Для человека, душа которого открывается при свете Вечности в ощущении Бессмертия, все перипетии жизни – это путь духовных испытаний, трагическое напоминание, что ты человек из плоти и крови. И когда судьба выводит Ольгу на дорогу непрестанного страдания, знание о том, что "смерти не было и нет", не покидает ее и в блокадные дни, и в минуты полного отчаяния.

Это чувство, не зависящее от ее идей и взглядов, установок и временных представлений, вело Ольгу по жизни и делало из нее поэта. Потом она назовет его Духом Трагедии, который неразлучно с ней. Этот Дух давал ей силы заглянуть в такие бездны, узнавать такую тьму в глубинах человека, которую мало кто мог бы вынести. Вот она описывает блокадную баню и доходит до страшной картины со старухой-паучихой с раздутым животом и лысой головой. А такие же дистрофичные женщины с ненавистью говорят о ней: вот она живет, а "мой помер – молодой, красивый, а такая живет… погиб, а такая живет…". И слыша эти слова, видя эти иссохшие, изуродованные голодом тела, Ольга восклицает: "До какого же ужаса, и отчаяния, и позора докатилось человечество, если его женщины стали такими!.." И завершает: "Все наше поруганное сконцентрировалось в ней. Она сидела в добром луче солнца, с семицветным сиянием над головой, – она сидела, как сама Смерть, сама Война…"

Но среди мира, где люди оказываются в аду при жизни, где легко можно стать нечеловеком, поскольку граница человеческого уже перейдена, миссия художника становится совершенно особой: "Я здесь, чтобы свидетельствовать". Так История спасает своих хроникеров для того, чтобы они никогда не прекращали свой рассказ.

С годами Ольга понимает, что она и сама – часть трагедии Истории, и все, что произошло с ней, больше, чем ее личная трагедия.

Задумав написать о своем граде Китеже – о затопленном Первороссийске, о гибели Мечты, которой была отдана юность ее поколения, она вдруг встречается с реальным героем поэмы, которому выпала такая же судьба: участвовать в уничтожении города-мечты, построенного своими руками. Такое поразительное совпадение привело ее к глубоким размышлениям над сутью всего, что она писала и хотела написать:

"…Мой замысел пришел ко мне, и я его испугалась, – настолько это было мое и уже не мое, – двойник, галлюцинация, чудо, – как же так оно уже отделилось от меня, – еще до того, как я его воплотила? Оно уже существует помимо меня. Но это лишь означает верность ходам моих философских (теперь не побоюсь произнести это слово) суждений и художнических устремлений и планов… Да, "вас Господь сподобил жить в дни мои…", но вот только теперь видно начало подлинной работы – начало подвига… Ведь я – их память и их язык. "Начало подвига. К нему призвал Господь"".
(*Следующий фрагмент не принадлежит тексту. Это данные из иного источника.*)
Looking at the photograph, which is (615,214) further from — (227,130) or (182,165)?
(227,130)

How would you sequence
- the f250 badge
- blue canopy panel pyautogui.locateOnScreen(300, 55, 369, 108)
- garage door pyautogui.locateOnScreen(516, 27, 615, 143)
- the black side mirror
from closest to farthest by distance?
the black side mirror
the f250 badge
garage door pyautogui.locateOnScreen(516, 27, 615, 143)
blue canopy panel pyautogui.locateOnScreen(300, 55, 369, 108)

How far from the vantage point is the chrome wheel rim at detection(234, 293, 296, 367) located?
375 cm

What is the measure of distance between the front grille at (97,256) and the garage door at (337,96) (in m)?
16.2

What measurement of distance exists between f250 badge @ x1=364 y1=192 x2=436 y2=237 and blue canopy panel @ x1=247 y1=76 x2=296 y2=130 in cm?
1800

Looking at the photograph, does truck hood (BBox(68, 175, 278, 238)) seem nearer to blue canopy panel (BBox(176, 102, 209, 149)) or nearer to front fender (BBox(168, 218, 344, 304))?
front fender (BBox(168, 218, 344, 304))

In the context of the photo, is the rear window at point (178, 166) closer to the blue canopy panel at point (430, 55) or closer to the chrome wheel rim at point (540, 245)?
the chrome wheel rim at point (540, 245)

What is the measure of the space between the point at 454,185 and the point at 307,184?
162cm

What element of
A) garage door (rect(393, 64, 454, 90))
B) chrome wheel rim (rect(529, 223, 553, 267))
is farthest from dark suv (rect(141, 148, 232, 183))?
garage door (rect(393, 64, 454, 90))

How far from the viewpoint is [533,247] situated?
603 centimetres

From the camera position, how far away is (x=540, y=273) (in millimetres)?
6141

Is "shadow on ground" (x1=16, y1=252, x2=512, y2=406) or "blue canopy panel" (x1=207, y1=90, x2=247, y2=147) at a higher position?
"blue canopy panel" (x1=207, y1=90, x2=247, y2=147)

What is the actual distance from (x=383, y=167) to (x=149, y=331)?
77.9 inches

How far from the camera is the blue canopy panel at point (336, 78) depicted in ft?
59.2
Она уже не каменная дудка из своего юношеского стихотворения, которая беззаботно поет, – через ее дневники транслируется трагический хор множества человеческих голосов. Ее голосом говорит сама история.

Судьбу настоящего поэта распознал в ней Борис Пастернак. Именно "за судьбу" любила ее Ахматова и прощала ей неудачные стихи, которые не простила бы иному. История и судьба – суть ее дневников. Они и стали Главной книгой Ольги Берггольц.

Приключения архива Берггольц Вместо послесловия

Охота за дневниками и перепиской Ольги Берггольц началась сразу же после ее смерти.

Казалось бы, комиссия по наследию поэта руководствовалась самыми благими намерениями и срочно принялась готовить ее наследие для передачи в Центральный архив литературы и искусства Ленинграда.

25 февраля 1976 года в Совет министров летит прошение председателя Союза писателей Ленинграда А. П. Чепурова от имени правления ленинградской писательской организации.